Michel Barnier l’a promis : avec lui, il n’y aura pas d’esbroufe à Matignon. « Nous allons davantage agir que parler », a assuré le nouveau premier ministre lors de sa passation de pouvoir avec Gabriel Attal, le 5 septembre. L’« humilité », voilà son credo. Mais peut-on croire sur parole quelqu’un qui assure, justement, ne pas se payer de mots ? L’avantage, dans le cas de Michel Barnier, plus vieux chef de gouvernement de l’histoire de la Ve République, à 73 ans, c’est que l’épaisseur du dossier d’archives le concernant aide à juger sur pièces : le personnage apparaît, de fait, moins comme un communicant qu’un ouvrier spécialisé de la politique.
Combien d’adolescents ont déjà envoyé un courrier au Monde sur l’emploi des jeunes agriculteurs en montagne et « le système de l’indemnité viagère de départ » ? Ce 30 janvier 1968, le nom de Michel Barnier apparaît pour la première fois dans les colonnes du quotidien, sous la rubrique « Le courrier du tourisme ». Le Savoyard, 17 ans, milite alors au sein du mouvement gaulliste de l’Union des jeunes pour le progrès (UJP), dont il a créé une section dans son lycée d’Albertville. Sa prose savante et bourrée d’acronymes sur la formation professionnelle paraît alors bien éloignée de la révolte d’une génération qui s’apprête à soulever les pavés parisiens…

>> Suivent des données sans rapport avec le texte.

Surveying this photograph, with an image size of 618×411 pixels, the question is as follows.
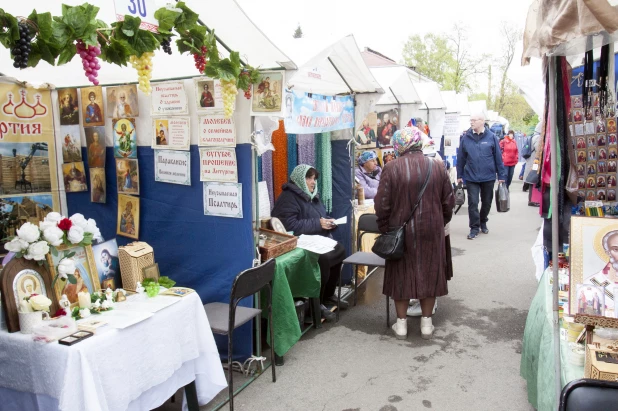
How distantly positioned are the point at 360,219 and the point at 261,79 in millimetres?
2425

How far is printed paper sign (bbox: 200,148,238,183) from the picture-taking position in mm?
3600

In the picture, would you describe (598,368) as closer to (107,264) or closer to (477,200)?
(107,264)

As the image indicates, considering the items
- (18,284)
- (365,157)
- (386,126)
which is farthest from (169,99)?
(386,126)

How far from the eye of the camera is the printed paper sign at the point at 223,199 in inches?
143

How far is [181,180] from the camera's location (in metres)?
3.88

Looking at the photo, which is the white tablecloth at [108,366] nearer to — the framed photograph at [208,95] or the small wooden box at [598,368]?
the framed photograph at [208,95]

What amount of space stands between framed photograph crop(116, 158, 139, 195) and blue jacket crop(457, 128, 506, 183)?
547 centimetres

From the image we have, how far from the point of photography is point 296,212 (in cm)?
466

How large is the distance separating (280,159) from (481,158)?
389 centimetres

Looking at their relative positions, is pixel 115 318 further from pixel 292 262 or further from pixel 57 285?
pixel 292 262

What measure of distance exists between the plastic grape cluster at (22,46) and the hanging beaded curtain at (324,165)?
3435 millimetres

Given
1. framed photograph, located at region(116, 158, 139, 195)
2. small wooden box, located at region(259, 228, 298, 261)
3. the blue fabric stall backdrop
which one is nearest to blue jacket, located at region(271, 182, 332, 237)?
small wooden box, located at region(259, 228, 298, 261)

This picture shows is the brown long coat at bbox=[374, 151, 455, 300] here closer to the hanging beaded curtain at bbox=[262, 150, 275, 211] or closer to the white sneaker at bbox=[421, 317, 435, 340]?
the white sneaker at bbox=[421, 317, 435, 340]

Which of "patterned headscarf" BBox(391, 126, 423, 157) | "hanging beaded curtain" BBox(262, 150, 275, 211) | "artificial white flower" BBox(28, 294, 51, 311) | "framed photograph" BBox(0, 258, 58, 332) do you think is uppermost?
"patterned headscarf" BBox(391, 126, 423, 157)
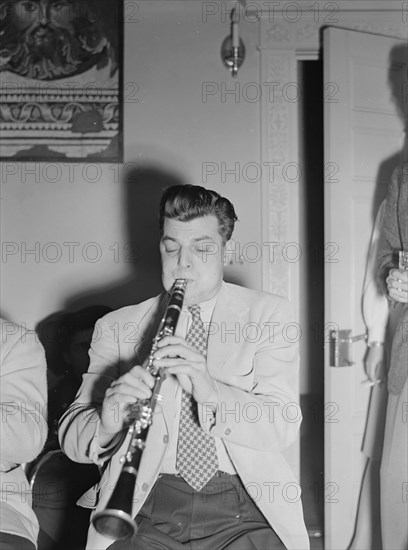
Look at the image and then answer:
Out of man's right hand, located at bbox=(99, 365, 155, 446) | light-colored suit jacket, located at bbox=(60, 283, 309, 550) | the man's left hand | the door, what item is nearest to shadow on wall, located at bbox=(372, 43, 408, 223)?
the door

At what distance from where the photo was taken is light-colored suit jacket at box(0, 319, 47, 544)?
4.88 feet

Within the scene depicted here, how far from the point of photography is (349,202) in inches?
86.4

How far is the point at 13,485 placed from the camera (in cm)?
152

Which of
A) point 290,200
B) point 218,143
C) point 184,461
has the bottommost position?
point 184,461

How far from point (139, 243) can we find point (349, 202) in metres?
0.73

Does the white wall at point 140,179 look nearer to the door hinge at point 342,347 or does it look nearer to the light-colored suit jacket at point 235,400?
the door hinge at point 342,347

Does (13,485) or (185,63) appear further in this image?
(185,63)

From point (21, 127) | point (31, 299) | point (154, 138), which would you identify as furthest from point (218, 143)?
point (31, 299)

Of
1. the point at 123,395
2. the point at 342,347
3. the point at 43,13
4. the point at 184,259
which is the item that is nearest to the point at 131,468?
the point at 123,395

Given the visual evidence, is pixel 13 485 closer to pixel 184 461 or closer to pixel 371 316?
pixel 184 461

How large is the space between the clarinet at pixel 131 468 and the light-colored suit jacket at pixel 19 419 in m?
0.31

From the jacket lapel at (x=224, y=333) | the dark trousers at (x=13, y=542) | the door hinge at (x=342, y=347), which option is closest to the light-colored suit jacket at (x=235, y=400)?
the jacket lapel at (x=224, y=333)

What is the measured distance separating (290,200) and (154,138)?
0.51 metres

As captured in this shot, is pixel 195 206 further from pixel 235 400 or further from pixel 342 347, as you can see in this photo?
pixel 342 347
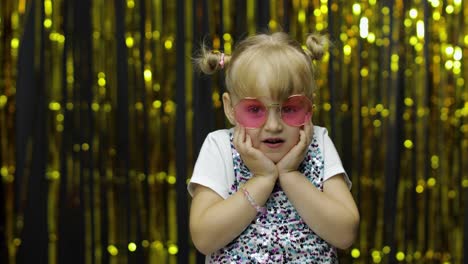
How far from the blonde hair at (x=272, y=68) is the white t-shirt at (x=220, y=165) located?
99 mm

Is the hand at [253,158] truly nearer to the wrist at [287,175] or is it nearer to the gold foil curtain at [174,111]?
the wrist at [287,175]

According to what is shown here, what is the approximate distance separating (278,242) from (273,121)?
20 cm

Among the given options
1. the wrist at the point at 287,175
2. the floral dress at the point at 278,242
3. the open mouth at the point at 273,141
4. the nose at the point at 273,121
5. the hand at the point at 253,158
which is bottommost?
the floral dress at the point at 278,242

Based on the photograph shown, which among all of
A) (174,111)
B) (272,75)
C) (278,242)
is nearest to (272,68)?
(272,75)

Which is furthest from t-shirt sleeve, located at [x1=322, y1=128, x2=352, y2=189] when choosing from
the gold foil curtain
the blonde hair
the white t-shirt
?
the gold foil curtain

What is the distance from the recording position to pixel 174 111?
1841mm

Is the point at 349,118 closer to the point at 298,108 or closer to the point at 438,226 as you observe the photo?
the point at 438,226

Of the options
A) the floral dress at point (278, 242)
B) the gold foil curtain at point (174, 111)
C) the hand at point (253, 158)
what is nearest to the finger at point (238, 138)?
the hand at point (253, 158)

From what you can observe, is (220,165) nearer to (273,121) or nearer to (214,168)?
(214,168)

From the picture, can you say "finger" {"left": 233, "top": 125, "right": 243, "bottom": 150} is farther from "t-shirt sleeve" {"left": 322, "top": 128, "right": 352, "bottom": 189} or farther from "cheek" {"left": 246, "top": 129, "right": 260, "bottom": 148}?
"t-shirt sleeve" {"left": 322, "top": 128, "right": 352, "bottom": 189}

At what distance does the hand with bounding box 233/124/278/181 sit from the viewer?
121cm

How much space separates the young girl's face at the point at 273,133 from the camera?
1.21 meters

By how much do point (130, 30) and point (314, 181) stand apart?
748 mm

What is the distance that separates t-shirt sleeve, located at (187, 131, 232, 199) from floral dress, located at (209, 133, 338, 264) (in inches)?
3.2
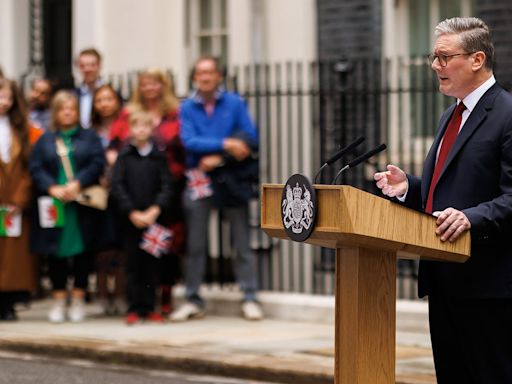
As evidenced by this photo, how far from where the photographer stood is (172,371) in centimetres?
924

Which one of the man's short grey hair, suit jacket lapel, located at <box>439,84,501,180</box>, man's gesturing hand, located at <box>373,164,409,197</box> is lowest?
man's gesturing hand, located at <box>373,164,409,197</box>

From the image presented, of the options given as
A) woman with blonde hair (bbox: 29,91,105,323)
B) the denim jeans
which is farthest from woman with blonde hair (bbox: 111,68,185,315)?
woman with blonde hair (bbox: 29,91,105,323)

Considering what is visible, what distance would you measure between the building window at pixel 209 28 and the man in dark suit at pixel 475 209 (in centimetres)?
940

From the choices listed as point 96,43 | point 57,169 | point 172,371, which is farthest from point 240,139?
point 96,43

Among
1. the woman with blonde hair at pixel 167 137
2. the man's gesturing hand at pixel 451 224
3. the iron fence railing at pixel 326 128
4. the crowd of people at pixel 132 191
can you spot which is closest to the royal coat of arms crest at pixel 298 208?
the man's gesturing hand at pixel 451 224

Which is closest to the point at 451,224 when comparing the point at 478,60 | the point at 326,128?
the point at 478,60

Michel Barnier prend goût à sa correspondance avec le quotidien du soir. Le 3 mars 1970, dans un dossier consacré à « la voix des jeunes », Le Monde publie à nouveau sa prose. Cette fois, le « délégué de l’UJP dans la deuxième circonscription de la Savoie » se demande s’il ne faudrait pas abaisser de 23 à 21 ans l’âge de l’éligibilité. Un bon moyen, selon lui, d’ancrer « solidement l’esprit de responsabilité » dans la tête du « jeune », qui, en ce lendemain de Mai 68, présente une trop faible « capacité globale de discussion, de compréhension des mécanismes les plus simples – par exemple, ceux de la vie économique ». Faut-il préciser que Michel Barnier, étudiant à l’Ecole supérieure de commerce de Paris, est alors âgé de 19 ans ?
Le tremplin des Jeux olympiques
Impatient de briguer les suffrages, ce fils d’un chef d’entreprise et d’une militante associative court les réunions de l’Union pour la défense de la République (UDR), la maison mère de l’UJP, et les cabinets ministériels, tout en obtenant, à 22 ans, son premier mandat de conseiller général. Lors des élections législatives de 1978, le journaliste Bernard Elie suit le jeune élu en campagne, à Albertville la bourgeoise. « La villa des Barnier a été transformée en Q.G. électoral. Dans la fièvre, on plie, on colle, on timbre… », raconte-t-il, le 18 mars 1978. Le succès est au rendez-vous : le Savoyard devient, à 27 ans, le benjamin de l’Assemblée nationale.